Well, tell the couch, "hello."  And, you know, it's gonna be a long, hard route.


And so I did a full year of Bible study on forgiveness and I found that almost every time that the Bible talks about forgiveness, unforgiveness or bitterness, in that same orbit it talks about the demonic.  So Ephesians 4, "forgive one another, don't give the devil a foothold."  Paul tells the Corinthians, "Satan will not outwit us because we're not unaware of his schemes." You mentioned Matthew 18 in your talk. The story of the jailor that he's in torment, and I believe that is demonic torment. I believe the jailor is probably Satan in Jesus' story.


The question is, once we are hurt--and there's a difference between hurt and harmed. It's important to note that--once we are hurt we can either choose bitterness or forgiveness. As soon as we choose bitterness what we've determined is we will live in a cell where we are demonically tormented because Satan and demons have never forgiven anyone; they're never forgiven of anything; and as soon as we say, "I do not do forgiveness" what we're saying is, "I DO do the demonic." And I believe that Satan and demons, that the foothold of all the demonic is in the realm of unforgiveness.

And so what happens then is, you're in a jail cell of bitterness and hurt--the worst day becomes your every day; you take the worst of your past into your future; and the question is, "Do THEY have the key by repenting or do YOU have the key by forgiving?" and I believe that the Bible is clear that we hold the key to get out of our own cell of demonic torment and bitterness and frustration and living with the unending loop of in our mind of the worst parts of our life 

and so, honestly, for me it was a long Bible study with the family--we couldn't go to church for a long time so on Sunday mornings we'd do that as a family, and did a long Bible study on forgiveness--[I] needed my children to forgive me for things I'd said and done to contribute; we needed to forgive others for things they'd said and done to contribute; and I want to make sure there was not a root of bitterness in my heart or in my family because the Bible is clear in Hebrews that eventually that grows up to defile many and all it takes is bitterness in one heart to destroy an entire church


and so ('m not saying I'm particularly skilled at forgiving but) I just see that, that it IS demonic [unforgiveness], that it HARMS those who don't forgive,  and it allows us to have empathy for those who are hurting and to pray that they would come to experience the kind of forgiveness that the Lord forgave them because those who are forgiven are to be forgiving and when we STOP that flow I believe we stop the flow of the Holy Spirit in our life and I believe we stop the flow of the Holy Spirit in our relationships. [emphasis added]

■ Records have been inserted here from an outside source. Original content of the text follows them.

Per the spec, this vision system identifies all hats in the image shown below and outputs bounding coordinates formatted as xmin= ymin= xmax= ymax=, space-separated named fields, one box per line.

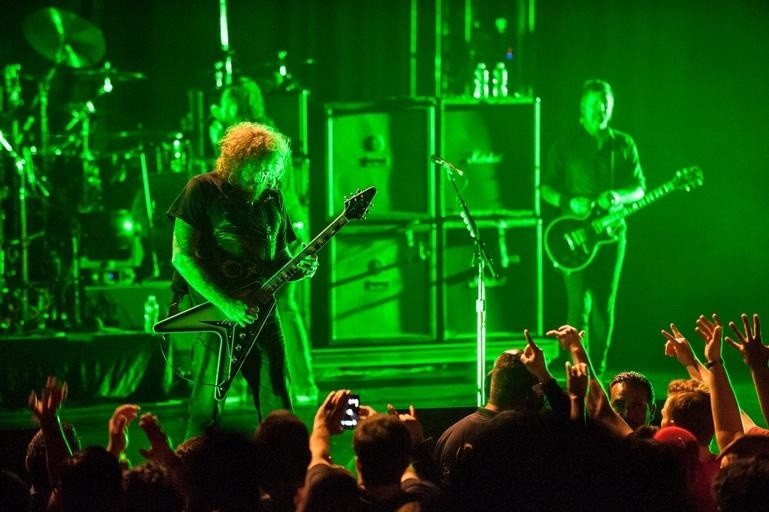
xmin=654 ymin=425 xmax=700 ymax=482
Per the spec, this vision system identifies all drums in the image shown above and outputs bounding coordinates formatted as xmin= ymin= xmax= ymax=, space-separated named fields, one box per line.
xmin=79 ymin=209 xmax=134 ymax=261
xmin=95 ymin=78 xmax=183 ymax=149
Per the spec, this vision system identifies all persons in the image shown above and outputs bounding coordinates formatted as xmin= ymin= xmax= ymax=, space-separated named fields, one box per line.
xmin=0 ymin=313 xmax=768 ymax=512
xmin=537 ymin=76 xmax=646 ymax=379
xmin=207 ymin=76 xmax=322 ymax=405
xmin=164 ymin=114 xmax=319 ymax=440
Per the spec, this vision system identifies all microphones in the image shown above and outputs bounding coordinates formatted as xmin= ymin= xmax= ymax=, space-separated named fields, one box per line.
xmin=432 ymin=154 xmax=462 ymax=176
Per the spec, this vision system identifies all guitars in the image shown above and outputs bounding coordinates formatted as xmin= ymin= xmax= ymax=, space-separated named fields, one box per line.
xmin=152 ymin=186 xmax=375 ymax=403
xmin=543 ymin=166 xmax=703 ymax=274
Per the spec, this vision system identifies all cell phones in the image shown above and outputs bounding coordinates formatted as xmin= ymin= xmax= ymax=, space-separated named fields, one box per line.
xmin=338 ymin=393 xmax=360 ymax=430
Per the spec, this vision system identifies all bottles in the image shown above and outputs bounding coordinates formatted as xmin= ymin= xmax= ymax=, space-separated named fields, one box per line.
xmin=472 ymin=63 xmax=489 ymax=98
xmin=143 ymin=294 xmax=160 ymax=333
xmin=493 ymin=61 xmax=508 ymax=100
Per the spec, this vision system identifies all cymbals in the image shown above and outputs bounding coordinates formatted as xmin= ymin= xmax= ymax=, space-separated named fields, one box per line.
xmin=23 ymin=7 xmax=106 ymax=69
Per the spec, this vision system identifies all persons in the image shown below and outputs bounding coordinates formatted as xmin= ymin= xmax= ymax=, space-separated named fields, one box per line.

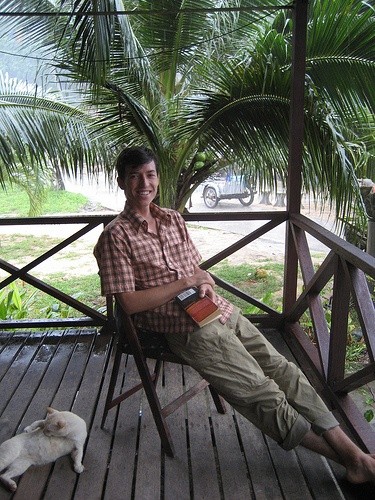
xmin=93 ymin=144 xmax=373 ymax=486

LO: And I commend the work of the Lord in you in that, walking through this time. I have personally experienced you living out much of that, you know, in the mirror, asking, "What do I do to get rid of my bitterness?" and made sure the Lord can use me and we look forward to the Lord using you in the next few minutes as you share with us--
Driscoll: and I want to thank you for being a good pastor to Grace and I. We love you. We love you very much. Thank you.